Image and question records:
==*==

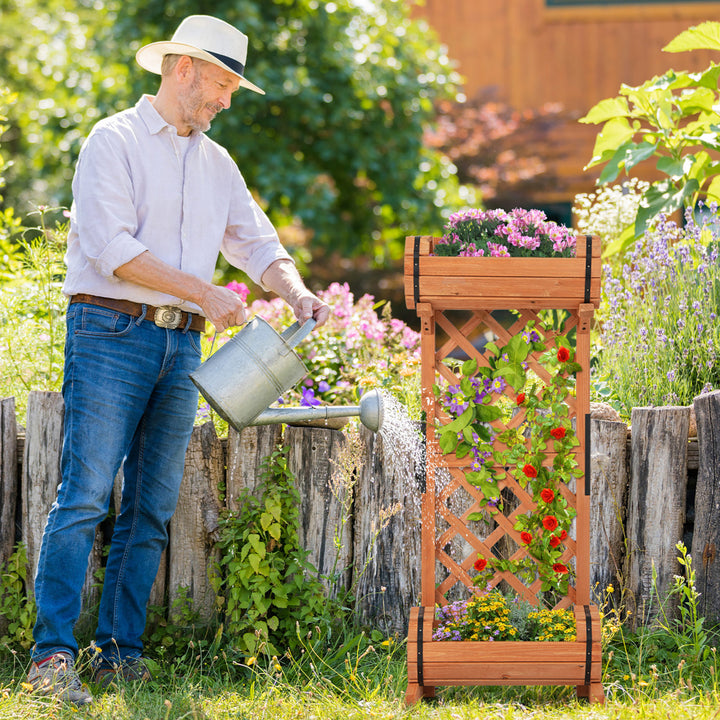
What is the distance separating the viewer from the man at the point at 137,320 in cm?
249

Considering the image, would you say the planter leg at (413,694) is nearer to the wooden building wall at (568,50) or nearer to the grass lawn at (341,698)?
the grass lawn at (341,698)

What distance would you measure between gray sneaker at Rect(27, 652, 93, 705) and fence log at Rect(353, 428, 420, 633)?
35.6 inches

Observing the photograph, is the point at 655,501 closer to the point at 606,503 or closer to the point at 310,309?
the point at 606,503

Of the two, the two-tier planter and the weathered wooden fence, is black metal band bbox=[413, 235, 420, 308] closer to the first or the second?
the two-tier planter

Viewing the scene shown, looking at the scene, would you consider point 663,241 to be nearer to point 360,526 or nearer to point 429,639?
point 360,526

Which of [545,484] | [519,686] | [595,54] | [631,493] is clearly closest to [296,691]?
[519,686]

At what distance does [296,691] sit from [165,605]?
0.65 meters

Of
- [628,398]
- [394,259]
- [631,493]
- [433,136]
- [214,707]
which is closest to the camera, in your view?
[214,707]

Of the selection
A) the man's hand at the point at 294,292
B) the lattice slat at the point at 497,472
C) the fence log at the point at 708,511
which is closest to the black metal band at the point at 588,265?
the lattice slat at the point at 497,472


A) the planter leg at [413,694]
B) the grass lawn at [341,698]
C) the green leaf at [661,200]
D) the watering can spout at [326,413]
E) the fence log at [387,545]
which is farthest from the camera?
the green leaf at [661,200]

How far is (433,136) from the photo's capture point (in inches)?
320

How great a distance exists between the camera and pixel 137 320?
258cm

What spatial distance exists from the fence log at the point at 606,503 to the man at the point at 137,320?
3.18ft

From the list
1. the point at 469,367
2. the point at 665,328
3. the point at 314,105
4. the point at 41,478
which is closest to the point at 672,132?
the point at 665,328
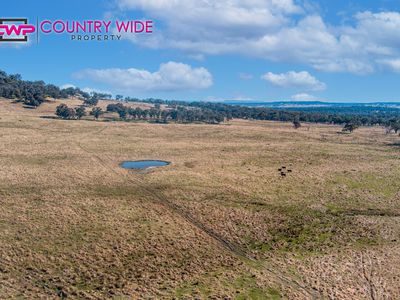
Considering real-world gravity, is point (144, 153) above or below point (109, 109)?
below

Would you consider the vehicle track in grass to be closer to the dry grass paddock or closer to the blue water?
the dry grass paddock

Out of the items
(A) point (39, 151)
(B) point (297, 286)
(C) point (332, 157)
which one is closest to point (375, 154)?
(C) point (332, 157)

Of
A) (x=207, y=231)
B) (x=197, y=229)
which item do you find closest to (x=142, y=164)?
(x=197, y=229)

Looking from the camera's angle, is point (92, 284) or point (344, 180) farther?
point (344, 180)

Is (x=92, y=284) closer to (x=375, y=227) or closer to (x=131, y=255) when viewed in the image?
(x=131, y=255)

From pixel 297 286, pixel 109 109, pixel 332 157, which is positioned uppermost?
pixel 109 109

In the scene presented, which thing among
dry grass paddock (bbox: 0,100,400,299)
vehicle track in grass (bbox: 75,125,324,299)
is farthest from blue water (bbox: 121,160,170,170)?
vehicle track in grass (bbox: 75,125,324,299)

==*==

Exercise aim: Copy the data above word for word, leaving out the pictures.

Written answer:
What is the distance separating the viewer from the man at the point at 137,320 in cm?
249

Considering the image, would you say the planter leg at (413,694) is nearer to the wooden building wall at (568,50) or nearer to the grass lawn at (341,698)?
the grass lawn at (341,698)

What distance would you measure between gray sneaker at Rect(27, 652, 93, 705) and fence log at Rect(353, 428, 420, 633)?
35.6 inches

Observing the photograph, is the point at 655,501 closer to the point at 606,503 or closer to the point at 310,309?
the point at 606,503

Of the two, the two-tier planter and the weathered wooden fence, is black metal band bbox=[413, 235, 420, 308] closer to the first or the second?
the two-tier planter

Viewing the scene shown, looking at the scene, would you consider point 663,241 to be nearer to point 360,526 or nearer to point 429,639?
point 360,526

Which of [545,484] | [519,686] | [595,54] | [631,493] is clearly closest to [296,691]?
[519,686]

At what distance does [296,691] sit from [165,605]?
0.65 meters

Of
- [628,398]
- [394,259]
- [631,493]
- [433,136]
- [214,707]
which is closest to the camera, in your view?
[214,707]

Of the selection
A) the man's hand at the point at 294,292
B) the lattice slat at the point at 497,472
C) the fence log at the point at 708,511
which is closest to the black metal band at the point at 588,265?
the lattice slat at the point at 497,472


A) the planter leg at [413,694]
B) the grass lawn at [341,698]
C) the green leaf at [661,200]
D) the watering can spout at [326,413]
E) the fence log at [387,545]
which is farthest from the camera?
the green leaf at [661,200]

How far is (433,136) from the photo's capture point (in inches)?
320

How great a distance exists between the camera and pixel 137 320?
258cm

What spatial distance exists from the fence log at the point at 606,503 to the man at the point at 137,320?
3.18ft

From the list
1. the point at 469,367
2. the point at 665,328
3. the point at 314,105
4. the point at 41,478
which is closest to the point at 672,132?
the point at 665,328
Considering real-world gravity, is point (144, 153) above or below point (109, 109)?
below

Would you consider the vehicle track in grass to be closer to the dry grass paddock or closer to the blue water?
the dry grass paddock

Out of the items
(A) point (39, 151)
(B) point (297, 286)
(C) point (332, 157)
which one is closest to point (375, 154)?
(C) point (332, 157)

Of
A) (x=207, y=231)
B) (x=197, y=229)
which item do you find closest to (x=142, y=164)?
(x=197, y=229)

Looking from the camera's angle, is point (92, 284) or point (344, 180) farther?
point (344, 180)

Is (x=92, y=284) closer to (x=375, y=227) or closer to (x=131, y=255) when viewed in the image?
(x=131, y=255)

From pixel 297 286, pixel 109 109, pixel 332 157, which is positioned uppermost?
pixel 109 109

In the scene presented, which thing among
dry grass paddock (bbox: 0,100,400,299)
vehicle track in grass (bbox: 75,125,324,299)
is farthest from blue water (bbox: 121,160,170,170)?
vehicle track in grass (bbox: 75,125,324,299)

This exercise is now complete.